### Task to carry out
Take the lines below from the one with "Northern (CBD Seeds) feminizada" through the one with "140410googong garden weather-5534 copy" and retype them exactly. Include nothing else, and no pictures.

### Working data
▽
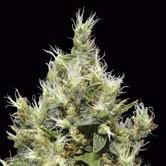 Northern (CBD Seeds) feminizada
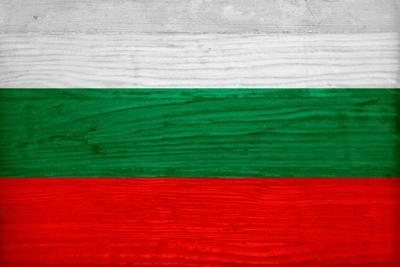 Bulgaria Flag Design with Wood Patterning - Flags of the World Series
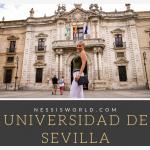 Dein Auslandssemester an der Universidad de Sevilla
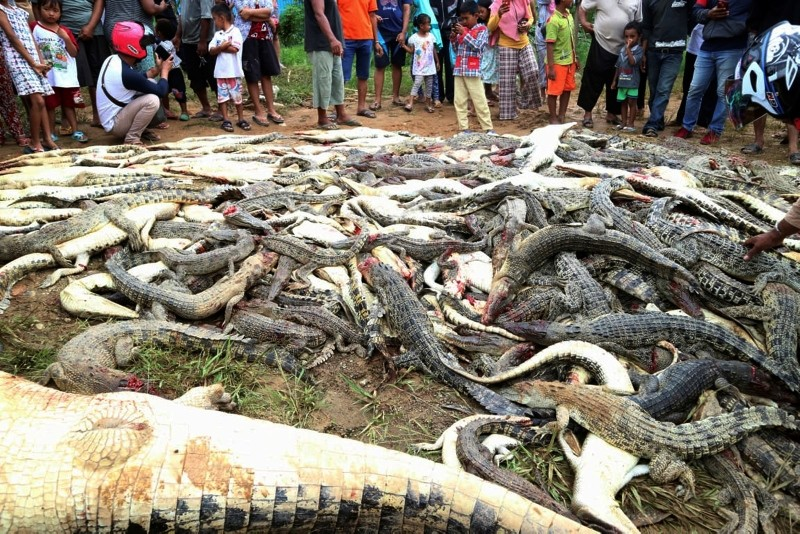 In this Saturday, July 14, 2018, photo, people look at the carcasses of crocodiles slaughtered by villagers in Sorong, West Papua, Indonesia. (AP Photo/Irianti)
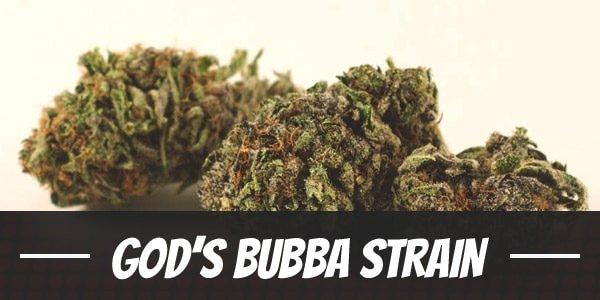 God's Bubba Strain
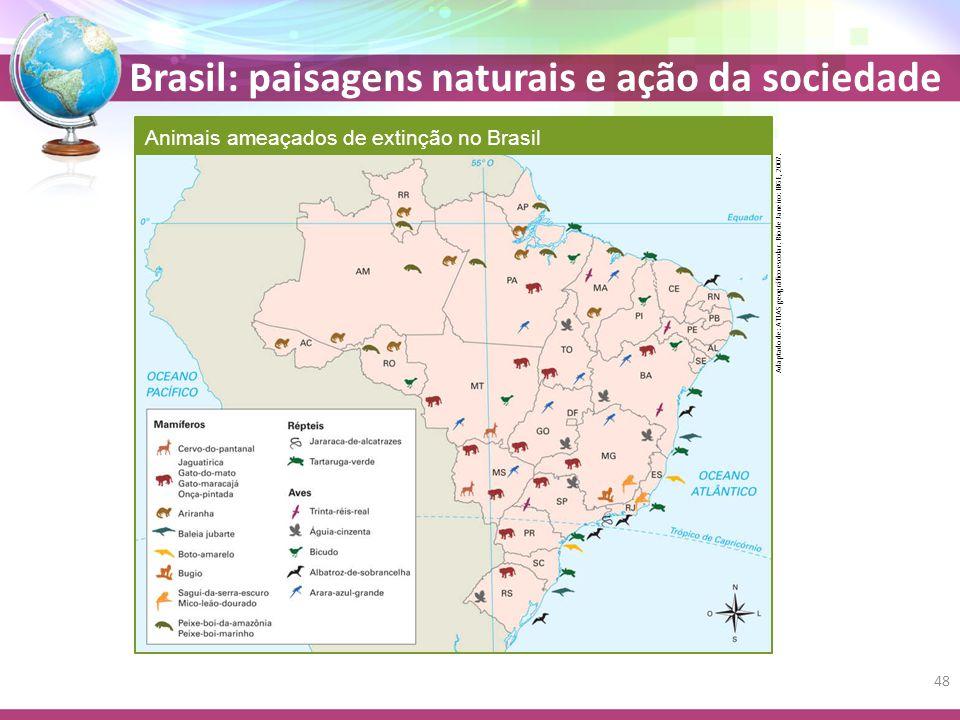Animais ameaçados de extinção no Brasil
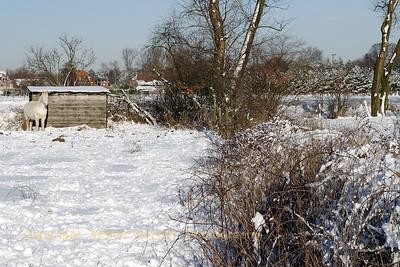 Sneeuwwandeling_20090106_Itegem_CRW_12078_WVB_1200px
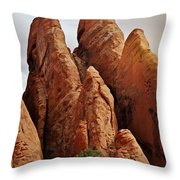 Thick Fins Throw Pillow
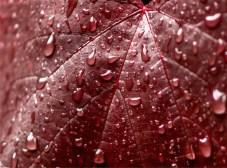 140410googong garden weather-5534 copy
△
▽
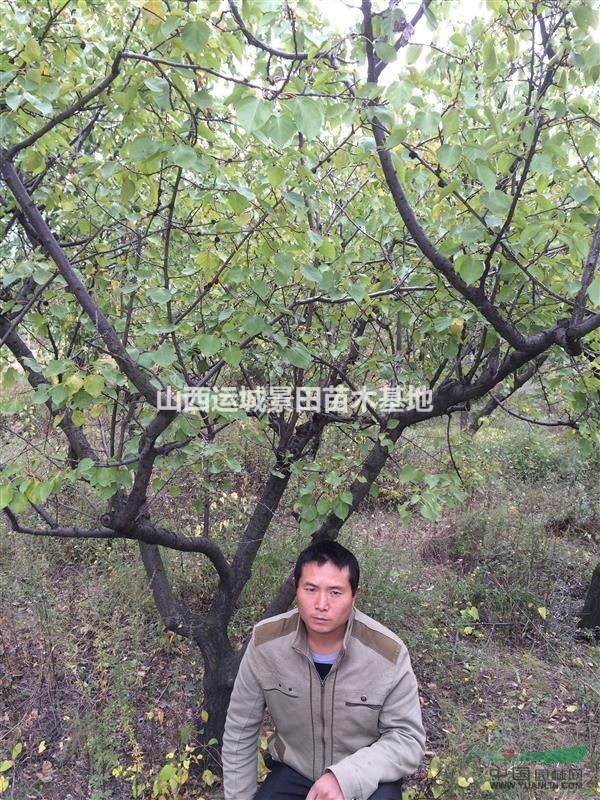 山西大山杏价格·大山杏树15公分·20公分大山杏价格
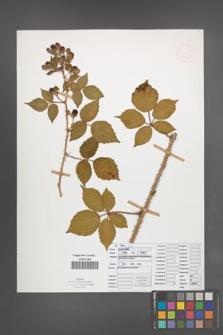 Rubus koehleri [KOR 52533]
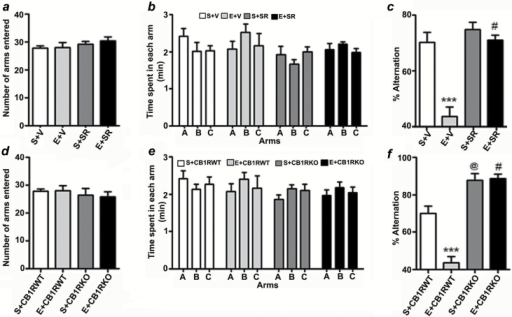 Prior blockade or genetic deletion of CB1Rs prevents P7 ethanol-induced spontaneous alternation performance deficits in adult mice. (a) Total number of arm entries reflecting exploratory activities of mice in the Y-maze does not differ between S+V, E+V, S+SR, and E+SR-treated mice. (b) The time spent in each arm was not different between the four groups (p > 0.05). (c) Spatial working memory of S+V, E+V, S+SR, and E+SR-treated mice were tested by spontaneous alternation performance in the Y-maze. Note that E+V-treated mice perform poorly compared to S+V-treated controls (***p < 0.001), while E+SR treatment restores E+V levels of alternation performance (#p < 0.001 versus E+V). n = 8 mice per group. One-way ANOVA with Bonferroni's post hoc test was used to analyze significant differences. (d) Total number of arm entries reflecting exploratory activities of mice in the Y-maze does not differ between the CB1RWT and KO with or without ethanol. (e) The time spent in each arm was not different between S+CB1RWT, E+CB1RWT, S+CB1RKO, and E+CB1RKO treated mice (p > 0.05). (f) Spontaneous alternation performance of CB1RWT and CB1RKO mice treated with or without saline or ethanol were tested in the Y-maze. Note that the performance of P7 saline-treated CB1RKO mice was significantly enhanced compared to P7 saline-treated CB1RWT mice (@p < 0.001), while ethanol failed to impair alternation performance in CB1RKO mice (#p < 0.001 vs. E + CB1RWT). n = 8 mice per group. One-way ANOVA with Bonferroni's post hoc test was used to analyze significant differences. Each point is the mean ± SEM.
△
### The completed task
 Northern (CBD Seeds) feminizada
 Bulgaria Flag Design with Wood Patterning - Flags of the World Series
 Dein Auslandssemester an der Universidad de Sevilla
 In this Saturday, July 14, 2018, photo, people look at the carcasses of crocodiles slaughtered by villagers in Sorong, West Papua, Indonesia. (AP Photo/Irianti)
 God's Bubba Strain
Animais ameaçados de extinção no Brasil
 Sneeuwwandeling_20090106_Itegem_CRW_12078_WVB_1200px
 Thick Fins Throw Pillow
 140410googong garden weather-5534 copy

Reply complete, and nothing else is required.